I'm following this blog about F-algebras It explains that
A terminal coalgebra is usually interpreted in programming as a recipe for generating (possibly infinite) data structures or transition systems.
and says that
A canonical example of a coalgebra is based on a functor whose fixed point is an infinite stream of elements of type e. This is the functor:
data StreamF e a = StreamF e a
deriving Functor
and this is its fixed point:
data Stream e = Stream e (Stream e)
I’ve tried the code here
the relevant part being
newtype Fix f = Fix (f (Fix f))
unFix :: Fix f -> f (Fix f)
unFix (Fix x) = x
cata :: Functor f => (f a -> a) -> Fix f -> a
cata alg = alg . fmap (cata alg) . unFix
ana :: Functor f => (a -> f a) -> a -> Fix f
ana coalg = Fix . fmap (ana coalg) . coalg
data StreamF e a = StreamF e a
deriving Functor
data Stream e = Stream e (Stream e)
era :: [Int] -> StreamF Int [Int]
era (p : ns) = StreamF p (filter (notdiv p) ns)
where notdiv p n = n `mod` p /= 0
primes = ana era [2..]
I’m getting this error
main.hs:42:14: error:
• Can’t make a derived instance of ‘Functor (StreamF e)’:
You need DeriveFunctor to derive an instance for this class
• In the data declaration for ‘StreamF’
Where am I going wrong?
deriving is very limited in Haskell without using language extensions. Since the compiler can't always work out what a Functor instance should be, deriving Functor is not standard Haskell.

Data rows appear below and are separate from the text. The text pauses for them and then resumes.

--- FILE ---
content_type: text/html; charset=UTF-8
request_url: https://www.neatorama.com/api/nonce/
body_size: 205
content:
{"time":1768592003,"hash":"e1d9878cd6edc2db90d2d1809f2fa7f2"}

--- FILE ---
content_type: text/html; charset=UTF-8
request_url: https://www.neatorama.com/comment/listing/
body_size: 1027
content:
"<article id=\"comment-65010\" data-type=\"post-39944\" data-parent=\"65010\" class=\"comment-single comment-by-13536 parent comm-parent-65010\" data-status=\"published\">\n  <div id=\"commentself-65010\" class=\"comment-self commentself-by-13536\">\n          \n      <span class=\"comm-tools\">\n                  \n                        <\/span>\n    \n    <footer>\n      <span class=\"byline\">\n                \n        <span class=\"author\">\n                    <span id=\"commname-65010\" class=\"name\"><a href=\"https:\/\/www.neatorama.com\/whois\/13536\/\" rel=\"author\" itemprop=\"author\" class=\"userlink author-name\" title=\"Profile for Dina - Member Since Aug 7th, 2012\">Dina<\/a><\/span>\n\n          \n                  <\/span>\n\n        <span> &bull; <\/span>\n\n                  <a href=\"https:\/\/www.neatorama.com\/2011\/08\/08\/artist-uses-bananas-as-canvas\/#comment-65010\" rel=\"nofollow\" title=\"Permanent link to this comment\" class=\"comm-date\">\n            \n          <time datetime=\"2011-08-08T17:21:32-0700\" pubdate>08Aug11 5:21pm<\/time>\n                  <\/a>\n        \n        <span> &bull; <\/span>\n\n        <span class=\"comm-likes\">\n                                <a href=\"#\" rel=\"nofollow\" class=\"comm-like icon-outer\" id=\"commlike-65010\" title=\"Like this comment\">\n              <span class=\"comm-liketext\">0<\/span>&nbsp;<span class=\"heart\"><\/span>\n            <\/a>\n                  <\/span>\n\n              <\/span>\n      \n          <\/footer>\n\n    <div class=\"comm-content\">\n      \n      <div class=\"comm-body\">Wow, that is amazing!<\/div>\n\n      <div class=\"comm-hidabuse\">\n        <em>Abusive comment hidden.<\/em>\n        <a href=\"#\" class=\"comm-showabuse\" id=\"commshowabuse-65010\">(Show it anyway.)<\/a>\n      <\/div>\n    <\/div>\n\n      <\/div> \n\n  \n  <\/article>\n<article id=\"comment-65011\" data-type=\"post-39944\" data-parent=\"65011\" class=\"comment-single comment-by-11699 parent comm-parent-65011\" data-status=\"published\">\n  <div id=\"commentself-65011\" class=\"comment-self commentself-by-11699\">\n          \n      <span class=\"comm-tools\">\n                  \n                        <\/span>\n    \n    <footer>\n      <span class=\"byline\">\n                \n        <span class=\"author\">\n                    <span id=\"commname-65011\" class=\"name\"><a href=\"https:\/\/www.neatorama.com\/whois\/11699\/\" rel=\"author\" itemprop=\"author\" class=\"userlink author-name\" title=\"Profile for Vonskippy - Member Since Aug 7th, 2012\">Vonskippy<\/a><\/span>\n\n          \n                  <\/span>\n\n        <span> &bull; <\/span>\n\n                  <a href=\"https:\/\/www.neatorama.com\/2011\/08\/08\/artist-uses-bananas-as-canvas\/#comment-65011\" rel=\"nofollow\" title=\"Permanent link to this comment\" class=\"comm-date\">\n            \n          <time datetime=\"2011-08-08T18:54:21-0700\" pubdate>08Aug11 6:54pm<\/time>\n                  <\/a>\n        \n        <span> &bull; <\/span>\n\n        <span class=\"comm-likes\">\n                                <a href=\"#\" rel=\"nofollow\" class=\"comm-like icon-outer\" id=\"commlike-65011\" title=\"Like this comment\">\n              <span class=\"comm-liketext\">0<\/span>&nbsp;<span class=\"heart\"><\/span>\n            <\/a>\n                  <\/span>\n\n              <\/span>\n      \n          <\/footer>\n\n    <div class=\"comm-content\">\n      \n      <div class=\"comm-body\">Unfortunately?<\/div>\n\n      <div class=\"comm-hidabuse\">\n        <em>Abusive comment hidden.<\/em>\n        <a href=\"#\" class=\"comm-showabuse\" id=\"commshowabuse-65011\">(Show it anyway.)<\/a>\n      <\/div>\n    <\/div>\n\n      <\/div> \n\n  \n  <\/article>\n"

However, there is a language extension that allows this, namely -XDeriveFunctor. To enable this extension do one of:
Compile with the flag -XDeriveFunctor. (Eg: run ghc -XDeriveFunctor Main.hs when compiling)
Write the pragma {-# LANGUAGE DeriveFunctor #-} at the top of your file.
Here's how your file would look with this pragma added:
{-# LANGUAGE DeriveFunctor #-}
newtype Fix f = Fix (f (Fix f))
unFix :: Fix f -> f (Fix f)
unFix (Fix x) = x
cata :: Functor f => (f a -> a) -> Fix f -> a
cata alg = alg . fmap (cata alg) . unFix
ana :: Functor f => (a -> f a) -> a -> Fix f
ana coalg = Fix . fmap (ana coalg) . coalg
data StreamF e a = StreamF e a
deriving Functor
data Stream e = Stream e (Stream e)
era :: [Int] -> StreamF Int [Int]
era (p : ns) = StreamF p (filter (notdiv p) ns)
where notdiv p n = n `mod` p /= 0
primes = ana era [2..]
If you plan on using GHCi, use :set -XDeriveFunctor before loading the file.